A kind of lithium ion battery composite isolated film and preparation method thereof
Technical field:
The present invention relates to the preparation of polymer Li-ion battery electrode, more particularly to a kind of lithium ion battery composite isolated film
And preparation method thereof.
Background technology:
The isolating membrane of lithium ion battery is more with PP-PE-PP on the market at present as a key component for affecting battery security
Based on Rotating fields film, both from Japan and the U.S..The multiple structure isolating membrane of at present commercialization has that porosity is low, imbibition
Less, fusing point is relatively low, poor stability the problems such as.New isolating membrane proposed by the present invention has the spies such as high-melting-point, porous, high intensity
Point, thus high-power charge-discharge performance needed for electrokinetic cell can not only be met, moreover it is possible to it is effectively prevented from by isolating membrane high-temperature shrinkage
Cause both positive and negative polarity to contact and the hidden danger of short circuit, improve the security performance of battery.Therefore, the present invention is dynamic for a kind of safety is developed
Power battery has important using value.
The content of the invention:
The present invention is directed to shortcoming and defect present in prior art, proposes a kind of with high porosity, high-liquid absorbing rate, high guarantor's liquid
Rate, uniform pore diameter, good toughness, it is suitable for high-power power polymer lithium ion battery composite isolated film and preparation method thereof.

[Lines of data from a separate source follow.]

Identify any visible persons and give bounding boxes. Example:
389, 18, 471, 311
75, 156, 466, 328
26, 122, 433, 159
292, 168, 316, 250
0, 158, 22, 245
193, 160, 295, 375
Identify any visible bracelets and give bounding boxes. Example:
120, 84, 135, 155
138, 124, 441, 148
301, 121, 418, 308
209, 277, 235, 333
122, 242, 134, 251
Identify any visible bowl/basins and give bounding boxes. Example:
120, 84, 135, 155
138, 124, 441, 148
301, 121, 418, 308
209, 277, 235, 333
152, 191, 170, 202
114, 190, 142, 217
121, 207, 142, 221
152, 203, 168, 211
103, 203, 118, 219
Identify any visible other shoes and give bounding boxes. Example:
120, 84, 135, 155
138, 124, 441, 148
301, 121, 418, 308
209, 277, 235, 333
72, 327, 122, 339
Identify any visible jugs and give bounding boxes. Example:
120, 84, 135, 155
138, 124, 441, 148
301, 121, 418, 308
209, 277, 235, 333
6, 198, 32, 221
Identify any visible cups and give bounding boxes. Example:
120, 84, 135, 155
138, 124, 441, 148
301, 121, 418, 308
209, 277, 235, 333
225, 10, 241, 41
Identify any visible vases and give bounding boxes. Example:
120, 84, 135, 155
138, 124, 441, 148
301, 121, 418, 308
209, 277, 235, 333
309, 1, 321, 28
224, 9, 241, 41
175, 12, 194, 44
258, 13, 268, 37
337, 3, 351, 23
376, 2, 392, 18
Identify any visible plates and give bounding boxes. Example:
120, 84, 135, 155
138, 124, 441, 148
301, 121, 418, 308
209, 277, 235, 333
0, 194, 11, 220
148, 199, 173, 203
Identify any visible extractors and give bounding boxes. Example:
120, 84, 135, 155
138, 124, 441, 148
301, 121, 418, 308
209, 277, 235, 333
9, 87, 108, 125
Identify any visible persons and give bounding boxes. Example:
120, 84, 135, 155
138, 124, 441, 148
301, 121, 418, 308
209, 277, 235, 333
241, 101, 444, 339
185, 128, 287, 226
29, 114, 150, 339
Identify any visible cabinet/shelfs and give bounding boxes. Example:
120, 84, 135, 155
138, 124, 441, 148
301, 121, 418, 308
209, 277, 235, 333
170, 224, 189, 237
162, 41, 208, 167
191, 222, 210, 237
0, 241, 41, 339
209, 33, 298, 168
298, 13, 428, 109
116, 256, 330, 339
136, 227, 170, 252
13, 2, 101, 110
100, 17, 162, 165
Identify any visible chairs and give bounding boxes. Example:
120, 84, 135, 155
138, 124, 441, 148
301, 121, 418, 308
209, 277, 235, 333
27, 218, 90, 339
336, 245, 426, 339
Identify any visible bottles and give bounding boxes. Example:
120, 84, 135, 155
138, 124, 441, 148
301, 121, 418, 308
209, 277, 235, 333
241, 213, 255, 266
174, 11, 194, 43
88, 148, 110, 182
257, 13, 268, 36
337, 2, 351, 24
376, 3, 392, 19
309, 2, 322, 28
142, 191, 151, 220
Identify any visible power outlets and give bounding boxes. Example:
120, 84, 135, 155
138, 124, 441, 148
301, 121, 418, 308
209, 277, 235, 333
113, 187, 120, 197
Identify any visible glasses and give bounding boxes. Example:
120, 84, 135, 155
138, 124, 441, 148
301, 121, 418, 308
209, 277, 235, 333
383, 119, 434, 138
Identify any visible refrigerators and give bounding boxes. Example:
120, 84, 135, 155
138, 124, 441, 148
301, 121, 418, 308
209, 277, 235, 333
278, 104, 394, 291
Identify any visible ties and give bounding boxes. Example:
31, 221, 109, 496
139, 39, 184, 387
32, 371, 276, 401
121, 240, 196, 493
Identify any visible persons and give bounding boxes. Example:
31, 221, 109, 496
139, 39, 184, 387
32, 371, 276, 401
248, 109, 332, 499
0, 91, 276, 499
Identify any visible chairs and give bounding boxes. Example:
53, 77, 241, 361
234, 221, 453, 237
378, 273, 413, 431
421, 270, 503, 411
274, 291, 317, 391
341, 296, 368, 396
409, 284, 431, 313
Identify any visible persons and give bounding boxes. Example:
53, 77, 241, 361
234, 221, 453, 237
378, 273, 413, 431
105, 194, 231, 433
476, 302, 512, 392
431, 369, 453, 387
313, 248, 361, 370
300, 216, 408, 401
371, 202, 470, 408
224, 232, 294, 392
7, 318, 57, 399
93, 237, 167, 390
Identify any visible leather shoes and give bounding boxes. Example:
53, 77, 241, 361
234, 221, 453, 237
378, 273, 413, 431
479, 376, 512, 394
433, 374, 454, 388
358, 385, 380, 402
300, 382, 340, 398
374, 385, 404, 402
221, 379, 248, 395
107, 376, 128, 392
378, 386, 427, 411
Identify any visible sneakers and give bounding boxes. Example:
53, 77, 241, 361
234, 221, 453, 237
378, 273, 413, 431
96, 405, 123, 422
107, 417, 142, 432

A kind of lithium ion battery composite isolated film, is characterized in that each component material needed for isolating membrane in ketone or carboxylic acid
In based organic solvent, vacuum stirring is configured to isolating membrane slurry, then in a wet process roller scrapes continuous rubbing method on mylar film carrier
Or directly prepared thickness is 20-100 μm of film layer on the positive plate or negative plate of battery.
The framework material of isolating membrane is organic material-Kynoar, and mass percent is 70%-80%, and it is nothing to add charge
Machine material-nano titanium oxide or silicon dioxide or aluminium sesquioxide, mass percent is 10%-15%.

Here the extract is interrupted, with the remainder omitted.